Aiden's heart went out to this strange woman. That she was so determined to avenge her life mate was both commendable and frightening. Fortunately his life mate Alexandria was there to help him should the burden.
Our women are supposed to be the light to our darkness, he told Alex despairingly. Yet the darkness is welling up inside her. I do not want to hunt her should she turn vampiress.
A super focused beam of light is a destructive laser, Alex reassured him. If Jas is still alive, she can do no other than find him. If she cannot find him, she will greet the dawn.

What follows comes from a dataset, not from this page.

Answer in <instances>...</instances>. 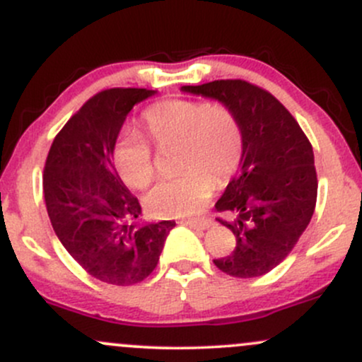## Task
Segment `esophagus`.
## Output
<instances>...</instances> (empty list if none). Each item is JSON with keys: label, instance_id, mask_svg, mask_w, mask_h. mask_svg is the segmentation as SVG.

There is no desire in her to live without him. I'm sure I would feel the same way in her shoes.
I hope you are right, Aiden replied fervently.
The pain was building up in Maddie's body again. Just as she felt the sun send it's first rays over the desert through the weakening storm clouds, she screamed, both physically and mentally. Her anguished cries reverberated through the mountains and down into the valley. Many of the residents of Las Vegas shivered in the early morning light without knowing why.
Mercifully, Aiden sensed it was safe to send her to sleep. He did so with a quick order and laid her deep in the soil of the mountain. Then he retired to the richness of the earth, somehow wary of the destruction Maddie would wreak on her first rising as a fully fledged Carpathian.